Given the vector for each document returned from a Boolean query and the vector of the search query itself, we can compare the query vector against all those documents using the cosine similarity. We order by cos(θ).
Cosine similarity deals well with documents that don't have all the query terms, something we might want. For example, if we're looking for "how do I find the IP address of my computer", not all of the terms will be present in each document that is relevant.
After we have indexed a corpus, we have a complete set of the terms from all documents--the index. The vector space model simply says that those terms define a giant vector in hyperspace of length "size of index". Each term is a dimension. As we described above and as Lucene does, we use TFIDF as the weights in each dimension. If the document does not have a term, its weight is zero. This deals naturally with queries that don't contain all terms in the vocabulary. Documents can still have high scores even without having all the terms if they happen to have big weights for some important terms.
To compare documents and a query document, we compute the cosine similarity for the document vectors against the query vector and sort by that. It's important to note that the vector for each document is ordered by the indexed so that we are using the same dimensions and the same order. In other words, we sort the words in the document according to the index order not the order in which they appear in the document.
compute unit vector for query terms and put in vec with len = M = |vocab|. Then compute dot product with it and all d_i. Order by decreasing dot product (cos similarity). cos theta = 1 is perfect match. angle is 0.
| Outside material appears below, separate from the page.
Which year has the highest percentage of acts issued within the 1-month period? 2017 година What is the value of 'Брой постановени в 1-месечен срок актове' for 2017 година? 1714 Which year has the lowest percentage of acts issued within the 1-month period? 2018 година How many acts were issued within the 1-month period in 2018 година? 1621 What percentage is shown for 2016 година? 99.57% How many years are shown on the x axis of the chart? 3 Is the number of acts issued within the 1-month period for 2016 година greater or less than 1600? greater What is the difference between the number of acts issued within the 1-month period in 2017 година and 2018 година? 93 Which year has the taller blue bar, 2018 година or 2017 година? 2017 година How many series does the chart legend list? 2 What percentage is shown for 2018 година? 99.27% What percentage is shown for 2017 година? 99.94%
Some result docs will pop up high that don't have all terms.
See Manning example 6.4, Fig 6.14 has the basic algorithm for computing vector space scores. If the word frequency in the query is 1, such as "best insurance", then the algorithm reduces to computing the scores shown above. All we do is sum up the weights (tfidf) for each query term in a particular document. That is its score. Notice that this means when the query vector has binary elements, cosine similarity reduces to simple summing of scores. This make sense for short queries like "best insurance", but not for full document comparisons. See Fig 7.1 for the updated algorithm.
We get away with this, even though the query vector elements being zero and one do not lead to a unit vector because Manning says:"
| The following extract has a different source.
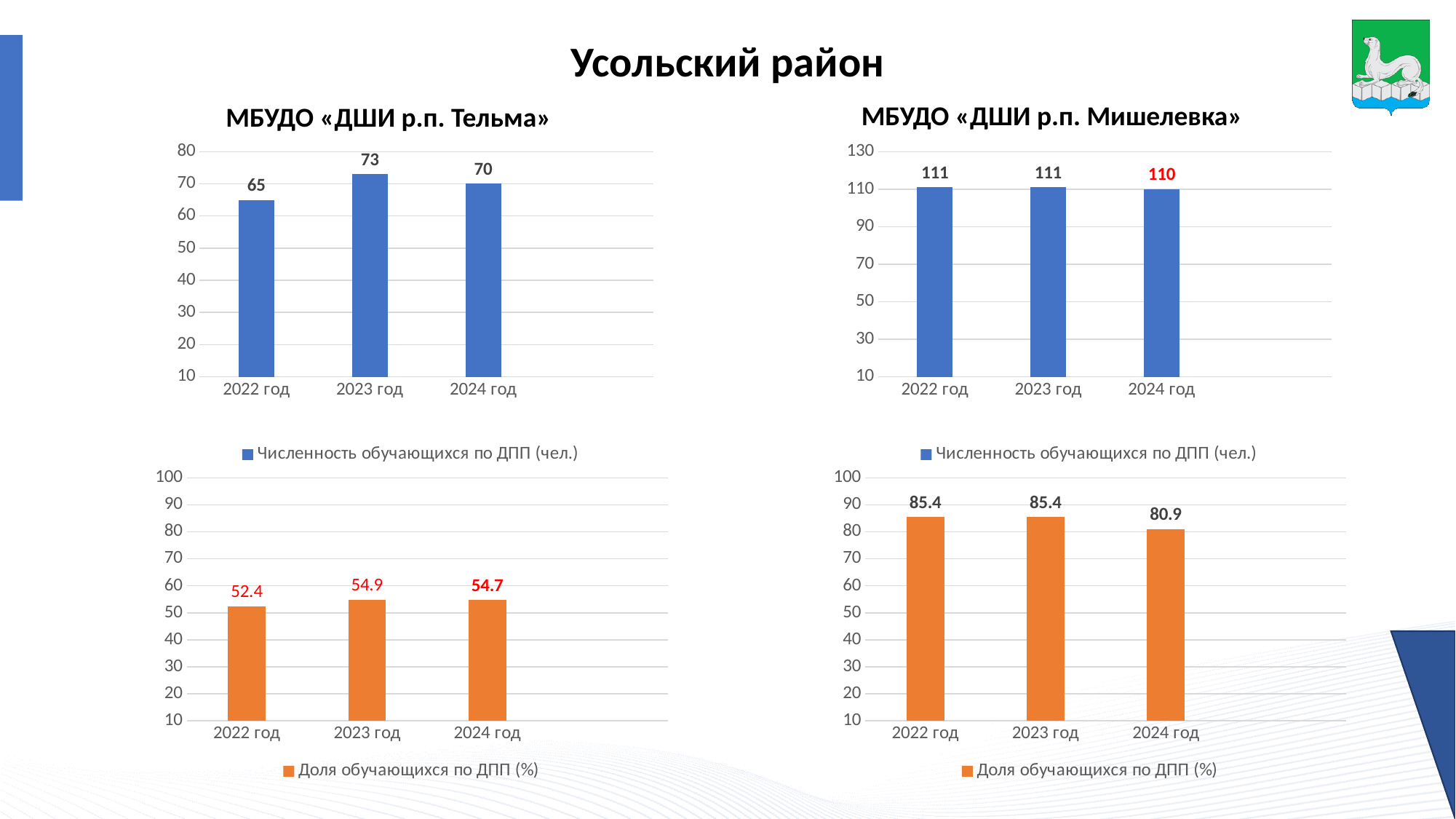
Which is larger: the 2024 год value in the bottom-left chart (Тельма, Доля обучающихся по ДПП) or the 2024 год value in the bottom-right chart (Мишелевка, Доля обучающихся по ДПП)? Мишелевка (80.9) In the bottom-right chart (МБУДО «ДШИ р.п. Мишелевка», Доля обучающихся по ДПП), what is the value for 2024 год? 80.9 What type of chart is the top-left chart (МБУДО «ДШИ р.п. Тельма», Численность обучающихся по ДПП)? Bar chart In the top-right chart (МБУДО «ДШИ р.п. Мишелевка», Численность обучающихся по ДПП), what is the value for 2024 год? 110 What is the legend entry of the bottom-right chart under МБУДО «ДШИ р.п. Мишелевка»? Доля обучающихся по ДПП (%) In the top-left chart (МБУДО «ДШИ р.п. Тельма», Численность обучающихся по ДПП), which year has the lowest value? 2022 год In the top-left chart (МБУДО «ДШИ р.п. Тельма», Численность обучающихся по ДПП), what is the difference between the 2023 год and 2022 год values? 8 In the top-left chart (МБУДО «ДШИ р.п. Тельма», Численность обучающихся по ДПП), what is the value for 2023 год? 73 In the top-right chart (МБУДО «ДШИ р.п. Мишелевка», Численность обучающихся по ДПП), how many years are shown on the x axis? 3 In the bottom-right chart (МБУДО «ДШИ р.п. Мишелевка», Доля обучающихся по ДПП), what is the difference between the 2022 год and 2024 год values? 4.5 In the bottom-left chart (МБУДО «ДШИ р.п. Тельма», Доля обучающихся по ДПП), which year has the highest value? 2023 год In the bottom-left chart (МБУДО «ДШИ р.п. Тельма», Доля обучающихся по ДПП), what is the value for 2022 год? 52.4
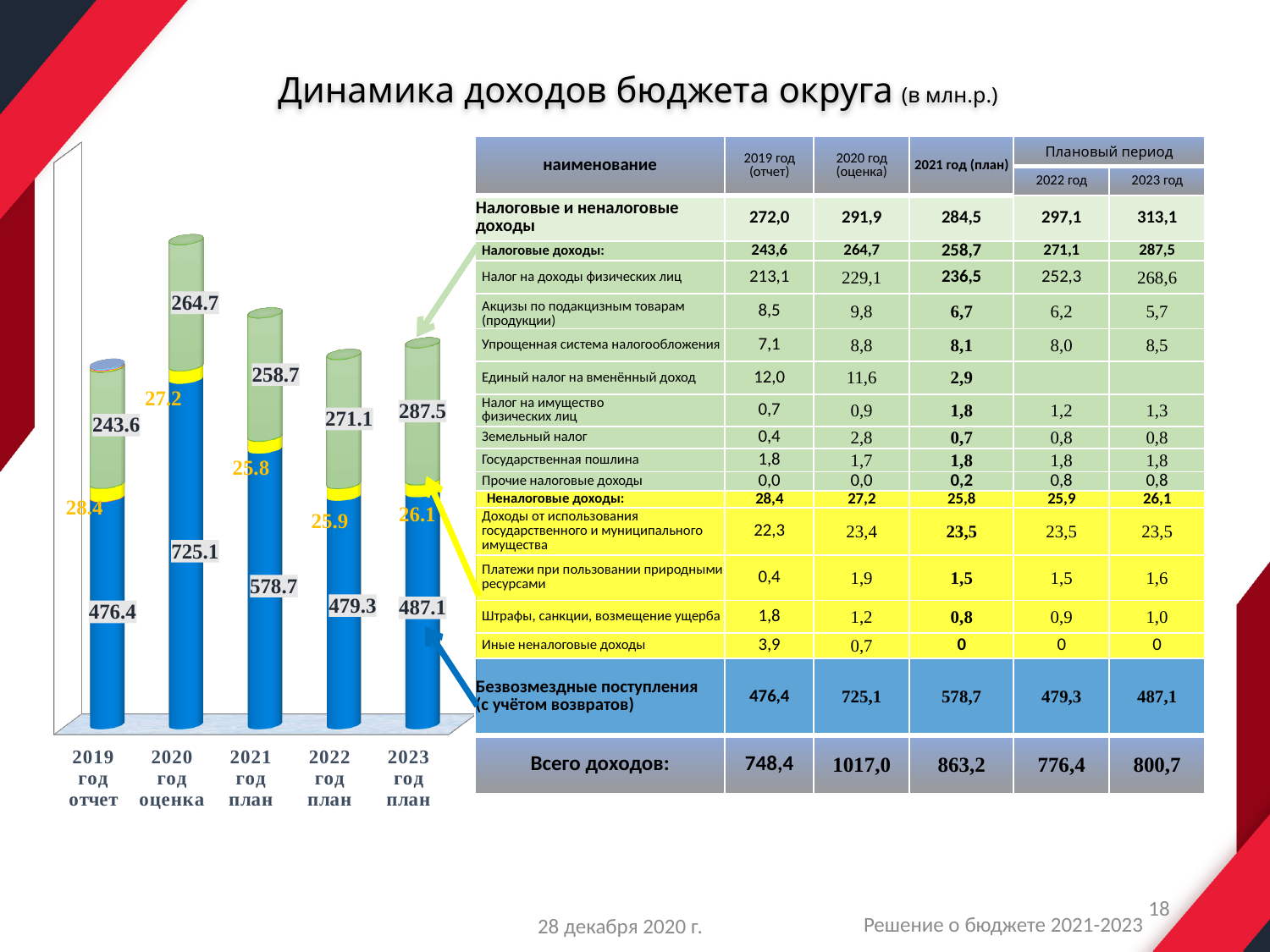
In the bar chart, which year has the tallest blue (bottom) segment? 2020 год оценка In the bar chart, what is the value of the yellow (middle) segment for 2021 год план? 25.8 What is the title of the slide's chart and table? Динамика доходов бюджета округа (в млн.р.) In the bar chart, what is the difference between the blue segment values for 2020 год оценка and 2019 год отчет? 248.7 In the bar chart, is the green segment larger for 2022 год план or for 2021 год план? 2022 год план In the bar chart, which year has the smallest green (top) segment? 2019 год отчет In the bar chart, what is the total of the stacked bar for 2019 год отчет? 748.4 In the bar chart, what is the value of the green (top) segment for 2023 год план? 287.5 In the bar chart, what is the value of the blue (bottom) segment for 2020 год оценка? 725.1 What kind of chart is shown on the left of the slide? bar chart In the bar chart, what is the total of the stacked bar for 2023 год план? 800.7 How many year categories are shown along the x axis of the bar chart? 5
...it sufﬁces to compute the cosine similarity from each document unit vector v(d) to V(q) (in which all non-zero components of the query vector are set to 1), rather than to the unit vector v(q)."
Manning further says "For any document d, the cosine similarity V(q) dotprod v(d) is the weighted sum, over all terms in the query q, of the weights of those terms in d"
So presumably, we find the union of all postings lists for term queries and then run the algorithm to compute the scores for each document vector (using only terms from the query).
From there, we need top K queries. That means creating a heap in in 2J time for J documents with nonzero scores. reading the K queries takes KlogJ time.
sometimes we have different zones title vs document content. A query that matches the exact title or close to it should be weighted more heavily than content that matches those terms.
order matters and these mechanisms do "bag of words" type similarity comparisons. Once we get the weights for each word, we can use Spearman's rank (http://en.wikipedia.org/wiki/Spearman's_rank_correlation_coefficient) to consider the order of the words. It looks at the words of the document in sequence whereas we have sorted the document terms by the order of the index in the vector space model.
When looking for the top K documents, it's too slow to sort so we build and keep in O(2N) for N total documents and then we can get the top score in O(logN) and same for K top scores.